I’m not sure where you got that idea from, but I can assure you that we were exploring approaches to OA publishing at Princeton University Press as soon as electronic publishing became feasible. We had a joint project in OA monograph publishing in the CIC (now the Big Ten Academic Alliance) under way in the early 1990s. I trace this history here: https://scholarsphere.psu.edu/concern/generic_works/x346dv41v
What is the problem that needs to be solved? It would seem that it is access to quality/qualified research results.
That problem and solution changes with time when comparing Phil Trans in 1665 and today. But more importantly “Today” in light of current technology is already changing. OA, as noted, is here. Going back to past materials in the “Kitchen” this is clear, particularly with the move from a product platform to a service platform and thus what publishers are selling. Gates’ approach makes this possibility visible as does the direction of Elsevier and others.
This makes the arguments of “for whom” and “why” moot. As also mentioned, publishers are now equally able to monetize both conventional and OA publishing, again raising questions of the function of the traditional scholarly journal in its current embodiment as well as the current business model and potentially the survival of some publishers- again a concern reflected in the Kitchen.
Let’s bring Simon’s argument forward. No one has addressed fully, is Robert Maxwell’s insight regarding the value of the scholarly journal purely as a business venture. One does realize that the act of publishing a quality journal takes time and/or cash in some balance. What lay behind OA was access by the fiscally disenfranchised such as in developing countries and even in the better funded research institutions with restrictive budgets being able to pierce the paywalls, legally. That has been addressed partially by shifting the costs to the researchers, presumably by charging the cost to the funding agencies. But that now has become problematic as the publishers have figured out how to compensate with, often, egregious APC’s which now reduces options for the same communities to publish. And it has raised concerns in other parts.
What Maxwell realized early on is that publishing in recognized and ranked journals was a signal as to the value of the article.

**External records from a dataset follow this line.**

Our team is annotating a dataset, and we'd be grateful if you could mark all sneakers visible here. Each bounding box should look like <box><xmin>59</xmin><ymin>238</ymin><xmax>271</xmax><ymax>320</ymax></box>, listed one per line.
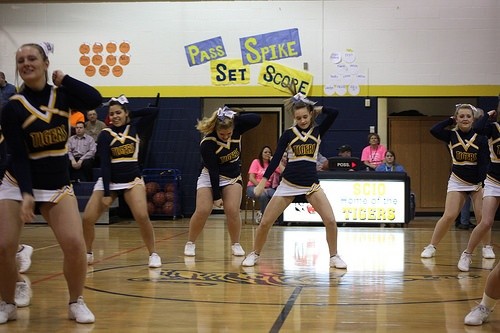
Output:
<box><xmin>87</xmin><ymin>252</ymin><xmax>94</xmax><ymax>264</ymax></box>
<box><xmin>15</xmin><ymin>280</ymin><xmax>30</xmax><ymax>306</ymax></box>
<box><xmin>255</xmin><ymin>210</ymin><xmax>262</xmax><ymax>224</ymax></box>
<box><xmin>86</xmin><ymin>265</ymin><xmax>93</xmax><ymax>278</ymax></box>
<box><xmin>458</xmin><ymin>250</ymin><xmax>472</xmax><ymax>272</ymax></box>
<box><xmin>148</xmin><ymin>253</ymin><xmax>161</xmax><ymax>267</ymax></box>
<box><xmin>16</xmin><ymin>245</ymin><xmax>33</xmax><ymax>273</ymax></box>
<box><xmin>329</xmin><ymin>255</ymin><xmax>347</xmax><ymax>269</ymax></box>
<box><xmin>232</xmin><ymin>255</ymin><xmax>245</xmax><ymax>267</ymax></box>
<box><xmin>241</xmin><ymin>252</ymin><xmax>260</xmax><ymax>266</ymax></box>
<box><xmin>421</xmin><ymin>244</ymin><xmax>436</xmax><ymax>257</ymax></box>
<box><xmin>242</xmin><ymin>266</ymin><xmax>256</xmax><ymax>276</ymax></box>
<box><xmin>184</xmin><ymin>241</ymin><xmax>195</xmax><ymax>256</ymax></box>
<box><xmin>464</xmin><ymin>305</ymin><xmax>495</xmax><ymax>326</ymax></box>
<box><xmin>184</xmin><ymin>256</ymin><xmax>195</xmax><ymax>266</ymax></box>
<box><xmin>231</xmin><ymin>243</ymin><xmax>245</xmax><ymax>256</ymax></box>
<box><xmin>68</xmin><ymin>296</ymin><xmax>95</xmax><ymax>324</ymax></box>
<box><xmin>482</xmin><ymin>246</ymin><xmax>495</xmax><ymax>258</ymax></box>
<box><xmin>458</xmin><ymin>271</ymin><xmax>469</xmax><ymax>285</ymax></box>
<box><xmin>420</xmin><ymin>257</ymin><xmax>436</xmax><ymax>268</ymax></box>
<box><xmin>329</xmin><ymin>268</ymin><xmax>347</xmax><ymax>278</ymax></box>
<box><xmin>0</xmin><ymin>301</ymin><xmax>17</xmax><ymax>324</ymax></box>
<box><xmin>148</xmin><ymin>268</ymin><xmax>161</xmax><ymax>281</ymax></box>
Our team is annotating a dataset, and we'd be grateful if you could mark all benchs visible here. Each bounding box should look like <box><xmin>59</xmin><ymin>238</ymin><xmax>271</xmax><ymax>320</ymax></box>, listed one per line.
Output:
<box><xmin>25</xmin><ymin>168</ymin><xmax>119</xmax><ymax>224</ymax></box>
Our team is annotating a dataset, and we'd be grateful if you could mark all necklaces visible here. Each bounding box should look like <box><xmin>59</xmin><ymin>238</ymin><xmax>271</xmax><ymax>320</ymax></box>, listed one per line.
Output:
<box><xmin>370</xmin><ymin>146</ymin><xmax>378</xmax><ymax>160</ymax></box>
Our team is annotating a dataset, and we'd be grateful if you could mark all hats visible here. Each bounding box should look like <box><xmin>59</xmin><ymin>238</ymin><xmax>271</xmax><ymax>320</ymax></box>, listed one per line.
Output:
<box><xmin>336</xmin><ymin>145</ymin><xmax>353</xmax><ymax>151</ymax></box>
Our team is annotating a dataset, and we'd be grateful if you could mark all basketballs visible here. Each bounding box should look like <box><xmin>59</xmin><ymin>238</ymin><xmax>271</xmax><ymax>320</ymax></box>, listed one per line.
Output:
<box><xmin>145</xmin><ymin>181</ymin><xmax>175</xmax><ymax>215</ymax></box>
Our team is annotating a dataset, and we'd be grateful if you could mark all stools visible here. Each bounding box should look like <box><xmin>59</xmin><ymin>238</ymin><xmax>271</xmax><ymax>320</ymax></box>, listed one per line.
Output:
<box><xmin>246</xmin><ymin>195</ymin><xmax>257</xmax><ymax>224</ymax></box>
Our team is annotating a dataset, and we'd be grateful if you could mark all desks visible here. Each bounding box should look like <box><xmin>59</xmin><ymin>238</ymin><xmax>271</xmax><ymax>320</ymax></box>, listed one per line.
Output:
<box><xmin>279</xmin><ymin>171</ymin><xmax>411</xmax><ymax>227</ymax></box>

And today, this has been established where funding agencies use such publications, as signals, like Indians in the western US in the old days counted “coup”, in order to fund; and, academics, never having evaluated these articles internally with their own faculty, use these same counts as a, critical, basis for promotion and tenure. Like Olympic “Gold”, the medallions now are gold plated. Thus, it’s not just the publishing but the ability of the publisher to promote in many ways the highest value whether it is a for or not-for profit publisher. Thus, the problem sought to be mitigated by OA has reappeared.